◆ Task to carry out: Copy the stretch from the line containing "Is point (266, 389)" through the end of the items below, leaving every line unchanged.

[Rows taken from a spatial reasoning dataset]
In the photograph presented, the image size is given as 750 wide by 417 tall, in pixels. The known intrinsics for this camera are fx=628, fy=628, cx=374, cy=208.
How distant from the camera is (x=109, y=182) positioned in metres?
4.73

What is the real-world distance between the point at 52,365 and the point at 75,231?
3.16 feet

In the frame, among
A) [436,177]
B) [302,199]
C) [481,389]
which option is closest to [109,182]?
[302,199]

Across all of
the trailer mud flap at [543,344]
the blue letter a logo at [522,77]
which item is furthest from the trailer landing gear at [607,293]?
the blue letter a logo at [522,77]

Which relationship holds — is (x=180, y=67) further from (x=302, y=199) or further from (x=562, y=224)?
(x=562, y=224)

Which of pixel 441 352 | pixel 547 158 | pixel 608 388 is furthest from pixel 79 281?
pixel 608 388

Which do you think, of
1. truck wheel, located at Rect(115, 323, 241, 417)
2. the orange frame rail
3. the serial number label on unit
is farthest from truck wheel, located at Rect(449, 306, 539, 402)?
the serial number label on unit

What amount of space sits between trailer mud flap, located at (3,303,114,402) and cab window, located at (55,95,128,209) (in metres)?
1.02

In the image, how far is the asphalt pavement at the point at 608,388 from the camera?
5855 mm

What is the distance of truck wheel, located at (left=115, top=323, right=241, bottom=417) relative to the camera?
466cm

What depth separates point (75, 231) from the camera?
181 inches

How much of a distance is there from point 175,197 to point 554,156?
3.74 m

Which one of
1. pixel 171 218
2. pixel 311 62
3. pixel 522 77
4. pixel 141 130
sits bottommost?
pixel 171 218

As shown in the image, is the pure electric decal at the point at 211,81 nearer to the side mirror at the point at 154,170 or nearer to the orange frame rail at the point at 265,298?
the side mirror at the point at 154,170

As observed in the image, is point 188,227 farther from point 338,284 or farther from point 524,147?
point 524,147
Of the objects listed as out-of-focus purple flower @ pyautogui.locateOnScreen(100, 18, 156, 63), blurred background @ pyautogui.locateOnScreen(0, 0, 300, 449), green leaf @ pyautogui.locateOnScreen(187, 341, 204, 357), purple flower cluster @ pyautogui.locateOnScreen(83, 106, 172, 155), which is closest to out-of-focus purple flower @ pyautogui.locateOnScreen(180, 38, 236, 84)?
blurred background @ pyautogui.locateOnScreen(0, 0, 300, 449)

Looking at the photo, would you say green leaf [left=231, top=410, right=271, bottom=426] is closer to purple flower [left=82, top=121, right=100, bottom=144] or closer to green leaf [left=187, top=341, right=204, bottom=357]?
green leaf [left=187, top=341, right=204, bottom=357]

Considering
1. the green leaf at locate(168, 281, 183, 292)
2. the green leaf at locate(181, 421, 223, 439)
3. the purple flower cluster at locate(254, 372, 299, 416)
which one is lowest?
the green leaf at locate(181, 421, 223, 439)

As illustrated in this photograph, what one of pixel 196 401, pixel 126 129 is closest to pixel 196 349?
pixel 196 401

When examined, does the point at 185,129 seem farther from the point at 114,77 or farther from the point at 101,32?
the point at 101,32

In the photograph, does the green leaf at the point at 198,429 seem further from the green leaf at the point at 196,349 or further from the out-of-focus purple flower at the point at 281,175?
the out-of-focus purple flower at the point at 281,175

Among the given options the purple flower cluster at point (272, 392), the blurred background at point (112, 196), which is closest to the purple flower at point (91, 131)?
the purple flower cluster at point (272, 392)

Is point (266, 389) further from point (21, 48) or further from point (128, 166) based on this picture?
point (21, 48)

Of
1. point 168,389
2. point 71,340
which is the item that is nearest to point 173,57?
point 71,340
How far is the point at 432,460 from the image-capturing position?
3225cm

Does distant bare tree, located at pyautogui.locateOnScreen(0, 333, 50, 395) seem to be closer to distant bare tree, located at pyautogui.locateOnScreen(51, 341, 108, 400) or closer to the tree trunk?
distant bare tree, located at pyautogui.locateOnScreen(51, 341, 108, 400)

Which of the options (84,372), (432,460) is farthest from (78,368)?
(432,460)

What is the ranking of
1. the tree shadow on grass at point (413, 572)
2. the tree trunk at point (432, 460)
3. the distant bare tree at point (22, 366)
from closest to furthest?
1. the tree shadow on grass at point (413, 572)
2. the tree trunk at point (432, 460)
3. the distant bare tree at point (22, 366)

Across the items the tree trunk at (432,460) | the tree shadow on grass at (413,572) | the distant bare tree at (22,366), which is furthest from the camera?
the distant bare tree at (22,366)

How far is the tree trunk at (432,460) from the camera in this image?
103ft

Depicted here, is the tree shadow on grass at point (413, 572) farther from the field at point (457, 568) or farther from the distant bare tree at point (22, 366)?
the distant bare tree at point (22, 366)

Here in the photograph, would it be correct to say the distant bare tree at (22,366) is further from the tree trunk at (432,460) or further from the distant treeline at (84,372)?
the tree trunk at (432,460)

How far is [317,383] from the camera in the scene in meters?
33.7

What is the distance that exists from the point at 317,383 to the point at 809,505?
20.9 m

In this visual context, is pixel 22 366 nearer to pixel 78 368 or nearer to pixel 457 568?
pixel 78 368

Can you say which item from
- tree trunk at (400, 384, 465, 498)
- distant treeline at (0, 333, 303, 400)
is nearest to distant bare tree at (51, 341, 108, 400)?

◆ Task solution:
Is point (266, 389) further from point (21, 48) or further from point (128, 166) based on this picture?
point (21, 48)

Of
1. point 168,389
2. point 71,340
which is the item that is nearest to point 173,57?
point 71,340
How far is the point at 432,460 from the image-capturing position?
3225cm

Does distant bare tree, located at pyautogui.locateOnScreen(0, 333, 50, 395) seem to be closer to distant bare tree, located at pyautogui.locateOnScreen(51, 341, 108, 400) or closer to the tree trunk?
distant bare tree, located at pyautogui.locateOnScreen(51, 341, 108, 400)

Which of the options (84,372), (432,460) is farthest from (78,368)?
(432,460)

What is the ranking of
1. the tree shadow on grass at point (413, 572)
2. the tree trunk at point (432, 460)
3. the distant bare tree at point (22, 366)
from closest to furthest?
1. the tree shadow on grass at point (413, 572)
2. the tree trunk at point (432, 460)
3. the distant bare tree at point (22, 366)

Across the items the tree trunk at (432,460) | the tree shadow on grass at (413,572) | the distant bare tree at (22,366), which is furthest from the camera?
the distant bare tree at (22,366)

How far is the tree trunk at (432,460) from the camera in this image?
103ft

Depicted here, is the tree shadow on grass at point (413, 572) farther from the field at point (457, 568) or farther from the distant bare tree at point (22, 366)?
the distant bare tree at point (22, 366)

Here in the photograph, would it be correct to say the distant bare tree at (22,366) is further from the tree trunk at (432,460) or further from the distant treeline at (84,372)?
the tree trunk at (432,460)

How far is [317,383] from the camera in the scene in meters?
33.7

What is the distance that exists from the point at 317,383 to the point at 809,505?
20.9 m

In this visual context, is pixel 22 366 nearer to pixel 78 368 or nearer to pixel 457 568?
pixel 78 368

Can you say which item from
- tree trunk at (400, 384, 465, 498)
- distant treeline at (0, 333, 303, 400)
is nearest to distant bare tree at (51, 341, 108, 400)?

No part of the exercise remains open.